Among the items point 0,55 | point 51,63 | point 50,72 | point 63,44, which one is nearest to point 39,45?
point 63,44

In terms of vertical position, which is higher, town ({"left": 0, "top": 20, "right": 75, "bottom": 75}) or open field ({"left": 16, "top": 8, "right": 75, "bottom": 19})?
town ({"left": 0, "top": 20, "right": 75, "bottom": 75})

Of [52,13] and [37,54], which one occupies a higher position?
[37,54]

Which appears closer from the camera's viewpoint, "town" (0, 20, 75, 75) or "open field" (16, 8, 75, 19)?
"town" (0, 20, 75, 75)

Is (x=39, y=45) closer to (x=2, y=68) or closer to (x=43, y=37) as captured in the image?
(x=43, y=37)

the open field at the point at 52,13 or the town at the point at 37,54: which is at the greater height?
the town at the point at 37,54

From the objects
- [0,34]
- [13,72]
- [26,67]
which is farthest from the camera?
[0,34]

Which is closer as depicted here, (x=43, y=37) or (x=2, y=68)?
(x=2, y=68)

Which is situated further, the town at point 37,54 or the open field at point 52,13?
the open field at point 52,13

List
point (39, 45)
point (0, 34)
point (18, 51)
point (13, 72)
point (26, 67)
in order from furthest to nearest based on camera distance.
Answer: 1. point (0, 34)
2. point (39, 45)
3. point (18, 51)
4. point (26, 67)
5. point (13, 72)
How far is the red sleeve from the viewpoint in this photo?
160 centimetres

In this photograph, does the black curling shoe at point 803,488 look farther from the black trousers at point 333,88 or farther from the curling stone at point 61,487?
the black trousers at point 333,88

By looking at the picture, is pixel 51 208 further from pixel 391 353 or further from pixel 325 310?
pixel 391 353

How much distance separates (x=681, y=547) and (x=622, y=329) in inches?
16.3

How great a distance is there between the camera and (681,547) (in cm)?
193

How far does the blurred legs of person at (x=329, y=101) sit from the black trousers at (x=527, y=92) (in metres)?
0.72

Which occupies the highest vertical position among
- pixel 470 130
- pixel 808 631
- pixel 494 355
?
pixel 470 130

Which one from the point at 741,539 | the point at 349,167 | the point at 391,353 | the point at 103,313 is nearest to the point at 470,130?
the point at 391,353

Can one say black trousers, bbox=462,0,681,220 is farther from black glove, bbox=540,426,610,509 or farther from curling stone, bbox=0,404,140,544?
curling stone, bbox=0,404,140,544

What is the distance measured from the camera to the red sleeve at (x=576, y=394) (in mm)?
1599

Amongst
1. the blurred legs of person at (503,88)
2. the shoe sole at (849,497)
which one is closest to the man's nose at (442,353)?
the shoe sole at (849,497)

___

> [Written problem] Can you write out the data above again, switching every "camera" to "viewer" and leaving everything else as it is?

> [Response]
Among the items point 0,55 | point 51,63 | point 50,72 | point 63,44, which one is nearest to point 39,45?
point 63,44

In terms of vertical position, which is higher, town ({"left": 0, "top": 20, "right": 75, "bottom": 75}) or open field ({"left": 16, "top": 8, "right": 75, "bottom": 19})?
town ({"left": 0, "top": 20, "right": 75, "bottom": 75})

Of [52,13] and [37,54], which one occupies a higher position?
[37,54]

Which appears closer from the viewer's viewpoint, "town" (0, 20, 75, 75) or "open field" (16, 8, 75, 19)?
"town" (0, 20, 75, 75)

Is (x=39, y=45) closer to (x=2, y=68) or closer to (x=43, y=37) as captured in the image?
(x=43, y=37)

the open field at the point at 52,13 or the town at the point at 37,54: which is at the greater height?
the town at the point at 37,54

From the objects
- [0,34]
- [13,72]
- [26,67]
which is farthest from the viewer?
[0,34]

Which is closer as depicted here, (x=43, y=37) or (x=2, y=68)?
(x=2, y=68)

Which is situated further, the town at point 37,54 or the open field at point 52,13?
the open field at point 52,13

List
point (39, 45)
point (0, 34)
point (18, 51)
point (13, 72)
point (26, 67)
in order from furthest to nearest based on viewer distance.
Answer: 1. point (0, 34)
2. point (39, 45)
3. point (18, 51)
4. point (26, 67)
5. point (13, 72)
How far is the red sleeve from the viewpoint in this photo?
160 centimetres

In this photograph, does the black curling shoe at point 803,488 look farther from the black trousers at point 333,88 or farther from the curling stone at point 61,487?
the black trousers at point 333,88

By looking at the picture, is pixel 51 208 further from pixel 391 353 or further from pixel 325 310?
pixel 391 353

How much distance separates (x=681, y=547) and (x=622, y=329) in inches?
16.3

How great a distance is there between the viewer and (681,547) (in cm)?
193

How far does the blurred legs of person at (x=329, y=101) sit from the black trousers at (x=527, y=92) (in metres)?
0.72

Which occupies the highest vertical position among
- pixel 470 130
- pixel 808 631
- pixel 494 355
?
pixel 470 130

Which one from the point at 741,539 | the point at 349,167 | the point at 391,353 | the point at 103,313 is nearest to the point at 470,130?
the point at 391,353

Can one say black trousers, bbox=462,0,681,220 is farther from black glove, bbox=540,426,610,509 or farther from curling stone, bbox=0,404,140,544?
curling stone, bbox=0,404,140,544

What is the distance measured from the viewer to the red sleeve at (x=576, y=394) (in mm)?
1599

Amongst
1. the blurred legs of person at (503,88)
2. the shoe sole at (849,497)
which one is closest to the man's nose at (442,353)?
the shoe sole at (849,497)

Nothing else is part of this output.